[ICML 2024] Graph-enhanced Large Language Models in Asynchronous Plan Reasoning

My first project in DPhil! Very excited to have collaborated with fantastic researchers!


TL;DR: Off-the-shelf graph prompting consistently improves LLM performance in asynchronous planning.

1. We automatically generate and open-source a high-quality dataset for asynchronous planning which requires both sequential and parallel efficient sheduling.

2. We find that LLMs are extremely poor when they are not supplied with detailed task illustrations for efficient asynchronous planning.

3. We propose an off-the-shelf prompting method Plan Like a Graph (PLaG) and we show that PLaG consistently boosts SOTA model performance over all complexity levels.

4. Despite the performance boost, we still find that LLMs tend to suffer from severe degradataion with increasing task complexities, which highlights the limitations of using LLMs to simulate digital devices.


[LREC-COLING 2024] Probing Large Language Models for Scalar Adjective Lexical Semantics and Scalar Diversity Pragmatics

A short version of my master thesis!.


TL;DR: LLMs are quite good at scalar adjective lexical semantics but not at scalar diversity pragmatics.

Scalar adjectives pertain to various domain scales and vary in intensity within each scale (e.g. certain is more intense than likely on the likelihood scale). Scalar implicatures arise from the consideration of alternative statements which could have been made. They can be triggered by scalar adjectives and require listeners to reason pragmatically about them. Some scalar adjectives are more likely to trigger scalar implicatures than others. This phenomenon is referred to as scalar diversity. In this study, we probe different families of Large Language Models such as GPT-4 for their knowledge of the lexical semantics of scalar adjectives and one specific aspect of their pragmatics, namely scalar diversity. We find that they encode rich lexical-semantic information about scalar adjectives. However, the rich lexical-semantic knowledge does not entail a good understanding of scalar diversity. We also compare current models of different sizes and complexities and find that larger models are not always better. Finally, we explain our probing results by leveraging linguistic intuitions and model training objectives.

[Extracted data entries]
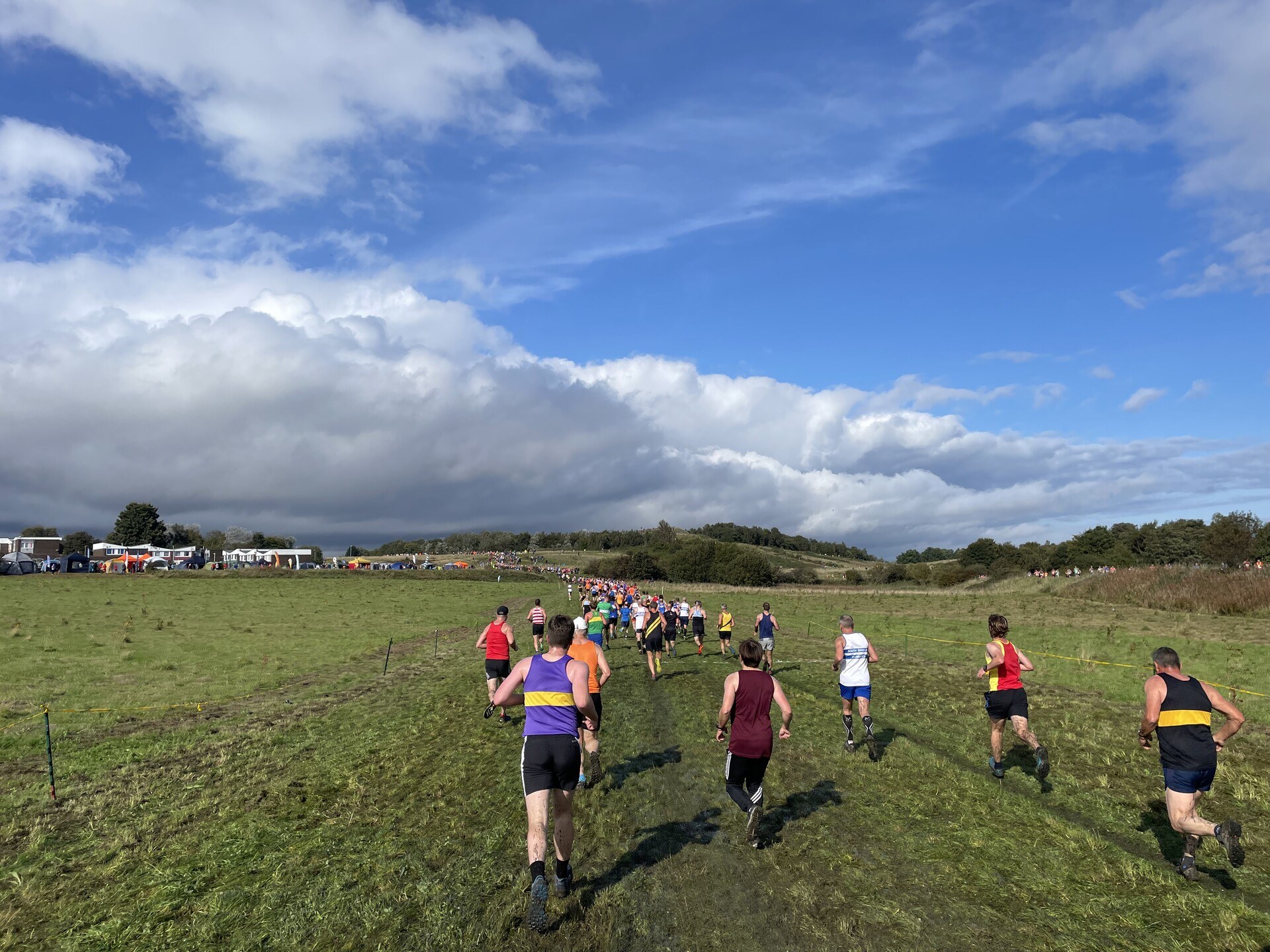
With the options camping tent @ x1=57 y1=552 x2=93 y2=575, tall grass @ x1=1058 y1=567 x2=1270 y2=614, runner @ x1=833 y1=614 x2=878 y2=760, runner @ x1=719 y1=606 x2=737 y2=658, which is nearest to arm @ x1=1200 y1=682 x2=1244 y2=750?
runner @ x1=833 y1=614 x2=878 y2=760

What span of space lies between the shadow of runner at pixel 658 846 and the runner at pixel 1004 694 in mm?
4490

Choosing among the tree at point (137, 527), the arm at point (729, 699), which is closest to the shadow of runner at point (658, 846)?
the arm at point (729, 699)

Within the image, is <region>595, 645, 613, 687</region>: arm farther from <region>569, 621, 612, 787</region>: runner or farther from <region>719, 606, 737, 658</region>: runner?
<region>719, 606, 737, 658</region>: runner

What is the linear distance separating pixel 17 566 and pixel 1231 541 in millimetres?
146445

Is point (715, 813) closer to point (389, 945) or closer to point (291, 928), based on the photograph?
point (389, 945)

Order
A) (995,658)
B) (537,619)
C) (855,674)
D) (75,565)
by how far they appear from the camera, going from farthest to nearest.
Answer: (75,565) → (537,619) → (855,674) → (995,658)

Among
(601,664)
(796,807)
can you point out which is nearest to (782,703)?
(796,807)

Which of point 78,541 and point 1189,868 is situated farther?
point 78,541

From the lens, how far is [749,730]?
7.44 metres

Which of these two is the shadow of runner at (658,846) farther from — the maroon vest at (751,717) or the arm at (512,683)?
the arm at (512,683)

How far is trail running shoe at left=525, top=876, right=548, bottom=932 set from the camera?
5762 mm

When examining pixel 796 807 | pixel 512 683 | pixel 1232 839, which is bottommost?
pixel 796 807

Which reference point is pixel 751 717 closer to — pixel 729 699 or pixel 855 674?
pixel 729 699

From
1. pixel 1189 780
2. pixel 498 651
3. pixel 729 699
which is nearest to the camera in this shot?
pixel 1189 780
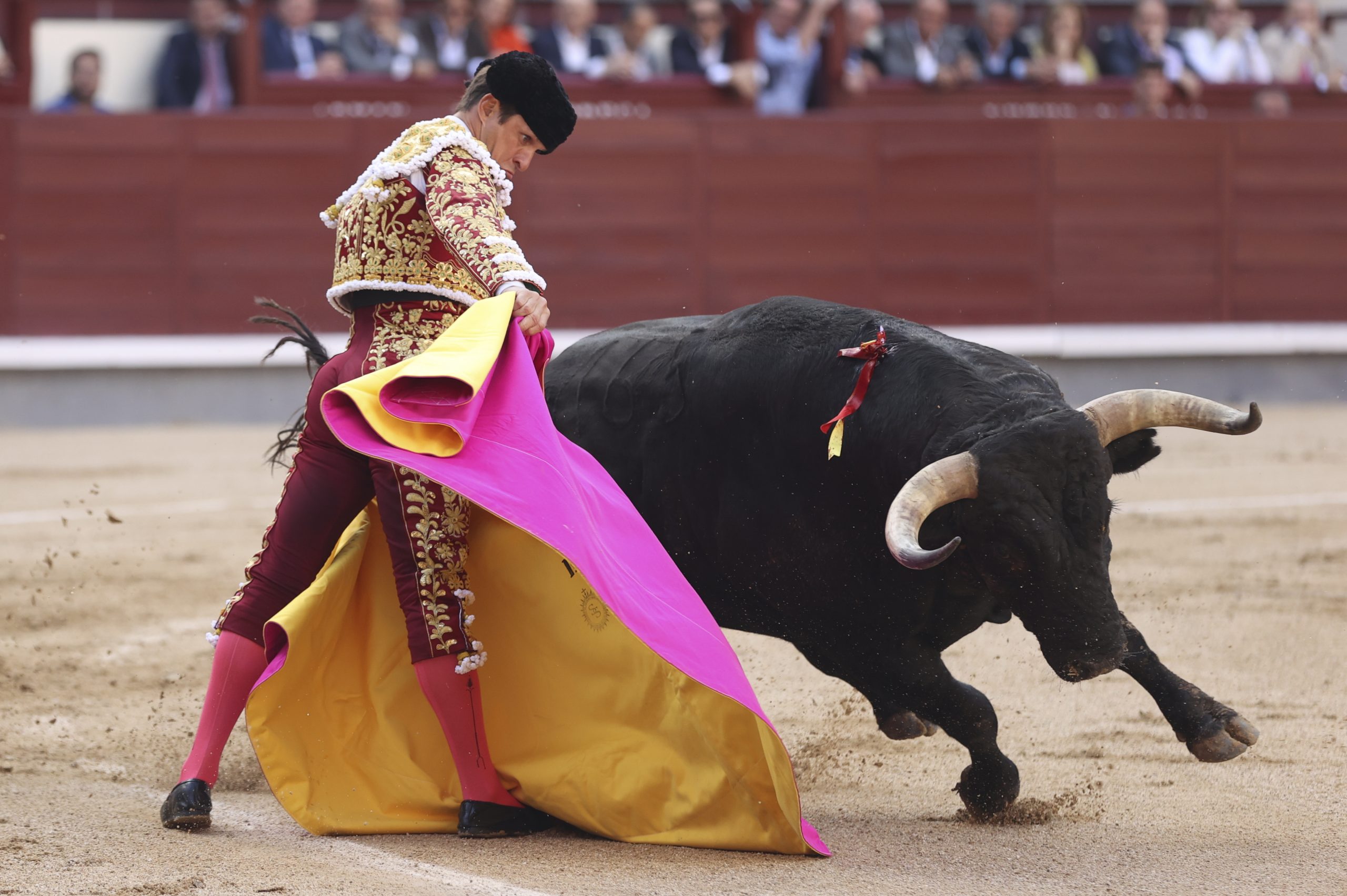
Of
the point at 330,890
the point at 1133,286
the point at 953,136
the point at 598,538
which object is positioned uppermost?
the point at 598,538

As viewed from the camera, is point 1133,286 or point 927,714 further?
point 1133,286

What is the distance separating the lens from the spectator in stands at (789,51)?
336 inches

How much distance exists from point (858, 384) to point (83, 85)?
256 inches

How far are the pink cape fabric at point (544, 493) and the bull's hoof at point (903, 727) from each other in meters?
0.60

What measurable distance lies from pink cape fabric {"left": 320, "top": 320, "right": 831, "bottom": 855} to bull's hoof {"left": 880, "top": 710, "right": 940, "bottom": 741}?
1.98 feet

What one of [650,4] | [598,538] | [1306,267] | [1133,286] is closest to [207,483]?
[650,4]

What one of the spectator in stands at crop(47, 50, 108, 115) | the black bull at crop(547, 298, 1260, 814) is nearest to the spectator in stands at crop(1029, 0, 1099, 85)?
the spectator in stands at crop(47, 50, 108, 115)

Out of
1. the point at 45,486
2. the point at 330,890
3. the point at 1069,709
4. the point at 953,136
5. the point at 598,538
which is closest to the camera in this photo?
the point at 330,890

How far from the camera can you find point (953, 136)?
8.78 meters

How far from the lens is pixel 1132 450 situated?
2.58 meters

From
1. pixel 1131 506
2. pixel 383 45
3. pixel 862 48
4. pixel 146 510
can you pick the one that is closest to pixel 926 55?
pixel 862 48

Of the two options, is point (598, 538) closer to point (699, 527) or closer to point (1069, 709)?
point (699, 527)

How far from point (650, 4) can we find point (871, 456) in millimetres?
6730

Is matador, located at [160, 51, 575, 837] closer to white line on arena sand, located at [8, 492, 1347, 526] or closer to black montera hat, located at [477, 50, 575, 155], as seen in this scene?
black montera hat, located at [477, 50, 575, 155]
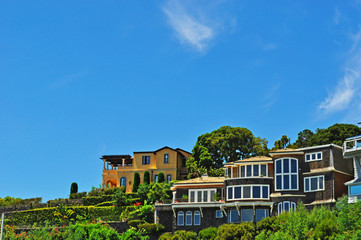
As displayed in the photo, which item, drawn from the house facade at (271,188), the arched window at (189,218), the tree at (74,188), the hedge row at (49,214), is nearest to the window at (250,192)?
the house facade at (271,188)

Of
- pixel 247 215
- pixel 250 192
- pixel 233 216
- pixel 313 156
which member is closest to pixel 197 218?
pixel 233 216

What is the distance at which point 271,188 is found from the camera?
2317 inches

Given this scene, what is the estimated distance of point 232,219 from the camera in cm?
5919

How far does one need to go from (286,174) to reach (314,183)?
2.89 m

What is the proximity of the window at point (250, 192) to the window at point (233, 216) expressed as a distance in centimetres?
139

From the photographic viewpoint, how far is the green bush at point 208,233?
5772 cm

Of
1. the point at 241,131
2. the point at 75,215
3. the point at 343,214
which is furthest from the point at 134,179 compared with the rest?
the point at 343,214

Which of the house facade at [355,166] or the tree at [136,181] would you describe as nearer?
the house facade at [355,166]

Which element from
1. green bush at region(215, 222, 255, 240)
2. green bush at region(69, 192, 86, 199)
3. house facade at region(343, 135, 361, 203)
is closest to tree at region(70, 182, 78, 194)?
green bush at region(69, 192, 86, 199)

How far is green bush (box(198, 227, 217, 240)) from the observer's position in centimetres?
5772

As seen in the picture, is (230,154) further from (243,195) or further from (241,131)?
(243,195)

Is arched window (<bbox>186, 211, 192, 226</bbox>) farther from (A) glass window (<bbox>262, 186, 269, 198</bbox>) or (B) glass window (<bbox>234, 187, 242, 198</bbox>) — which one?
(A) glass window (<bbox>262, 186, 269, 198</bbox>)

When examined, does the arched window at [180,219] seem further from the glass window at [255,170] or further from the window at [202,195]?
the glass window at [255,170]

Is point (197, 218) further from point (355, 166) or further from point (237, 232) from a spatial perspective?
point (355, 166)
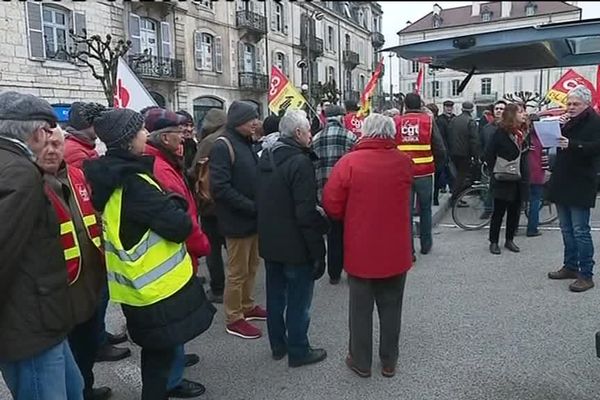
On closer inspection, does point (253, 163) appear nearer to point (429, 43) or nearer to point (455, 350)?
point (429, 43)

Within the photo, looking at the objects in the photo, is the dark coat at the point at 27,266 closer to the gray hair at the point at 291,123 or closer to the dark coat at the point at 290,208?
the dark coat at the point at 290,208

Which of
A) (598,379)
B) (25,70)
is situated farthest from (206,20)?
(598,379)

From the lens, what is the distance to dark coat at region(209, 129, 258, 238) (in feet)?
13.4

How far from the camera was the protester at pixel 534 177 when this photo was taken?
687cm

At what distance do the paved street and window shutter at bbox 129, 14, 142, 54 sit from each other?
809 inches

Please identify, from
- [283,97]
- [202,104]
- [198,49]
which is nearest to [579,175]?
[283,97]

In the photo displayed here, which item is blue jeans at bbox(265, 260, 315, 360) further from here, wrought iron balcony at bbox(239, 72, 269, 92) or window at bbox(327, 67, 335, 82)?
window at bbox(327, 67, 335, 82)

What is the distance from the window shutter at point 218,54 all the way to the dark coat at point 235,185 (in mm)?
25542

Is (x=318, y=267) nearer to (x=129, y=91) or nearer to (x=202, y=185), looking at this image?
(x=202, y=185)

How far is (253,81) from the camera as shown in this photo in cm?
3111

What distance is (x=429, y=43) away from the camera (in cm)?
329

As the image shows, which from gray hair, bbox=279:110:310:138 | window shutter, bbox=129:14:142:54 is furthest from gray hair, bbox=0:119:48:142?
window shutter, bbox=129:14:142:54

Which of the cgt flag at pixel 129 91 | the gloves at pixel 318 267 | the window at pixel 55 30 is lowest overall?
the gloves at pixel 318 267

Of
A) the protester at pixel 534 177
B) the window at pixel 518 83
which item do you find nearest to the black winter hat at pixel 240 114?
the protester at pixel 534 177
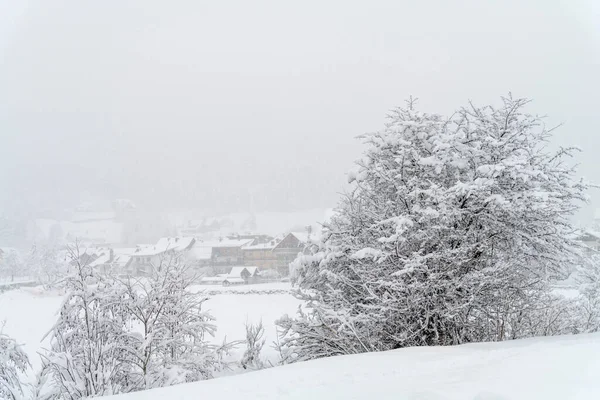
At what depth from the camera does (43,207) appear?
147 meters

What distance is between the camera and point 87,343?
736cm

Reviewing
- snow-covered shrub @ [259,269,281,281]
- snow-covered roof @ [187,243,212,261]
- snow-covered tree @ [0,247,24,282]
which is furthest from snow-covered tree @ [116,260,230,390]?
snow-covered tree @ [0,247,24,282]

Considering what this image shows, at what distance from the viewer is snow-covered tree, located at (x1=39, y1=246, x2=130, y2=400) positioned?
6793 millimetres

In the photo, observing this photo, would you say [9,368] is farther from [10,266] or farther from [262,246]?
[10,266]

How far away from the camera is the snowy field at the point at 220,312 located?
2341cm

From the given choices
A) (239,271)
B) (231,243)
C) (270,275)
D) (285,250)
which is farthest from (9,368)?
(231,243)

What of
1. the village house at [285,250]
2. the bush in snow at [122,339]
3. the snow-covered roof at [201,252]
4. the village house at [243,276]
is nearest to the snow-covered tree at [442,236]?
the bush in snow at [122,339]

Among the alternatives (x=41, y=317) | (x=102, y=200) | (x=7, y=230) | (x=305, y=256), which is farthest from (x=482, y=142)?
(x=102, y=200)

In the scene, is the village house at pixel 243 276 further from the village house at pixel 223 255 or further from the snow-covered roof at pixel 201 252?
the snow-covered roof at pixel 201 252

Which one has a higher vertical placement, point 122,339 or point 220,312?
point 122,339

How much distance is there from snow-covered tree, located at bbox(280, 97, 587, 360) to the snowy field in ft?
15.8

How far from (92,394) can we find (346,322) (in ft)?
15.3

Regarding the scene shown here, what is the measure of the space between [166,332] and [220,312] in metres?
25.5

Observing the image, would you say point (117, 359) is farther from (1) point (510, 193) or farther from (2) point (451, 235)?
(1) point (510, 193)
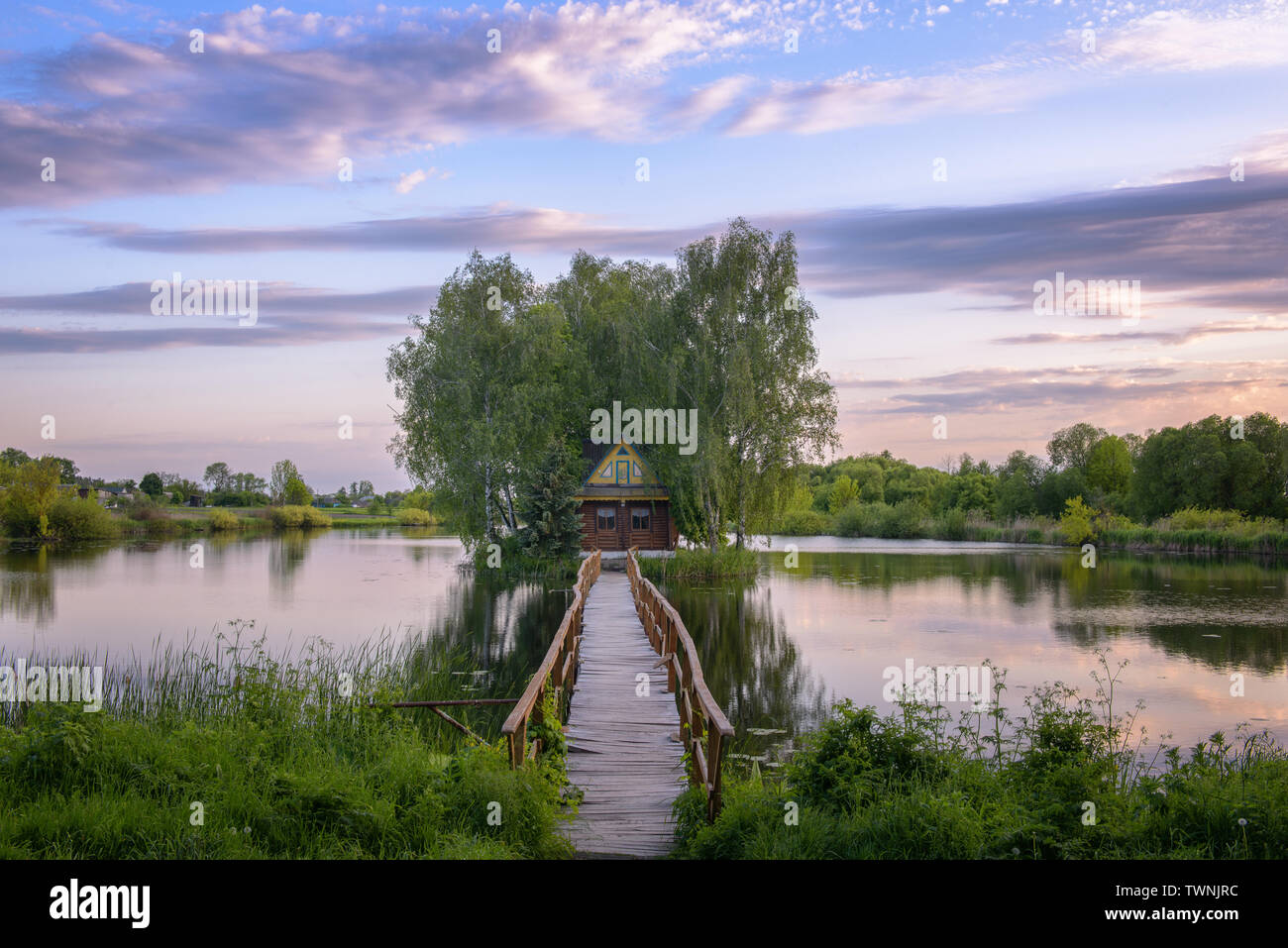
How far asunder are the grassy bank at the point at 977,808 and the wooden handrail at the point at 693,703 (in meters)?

> _Work instructions_:
**a.** Transcribe the research summaries from "[ICML 2024] Graph-enhanced" to "with fantastic researchers!".
**b.** According to the research summaries, what gives rise to scalar implicatures? Answer in one to three sentences.
**c.** What is the name of the off-the-shelf prompting method proposed in the research summaries?
Draw only on the research summaries.

> _Expected responses_:
**a.**
[ICML 2024] Graph-enhanced Large Language Models in Asynchronous Plan Reasoning

My first project in DPhil! Very excited to have collaborated with fantastic researchers!

**b.** Scalar implicatures arise from considering alternative statements that could have been made. Scalar adjectives can trigger them, and listeners must then reason pragmatically.

**c.** Plan Like a Graph (PLaG).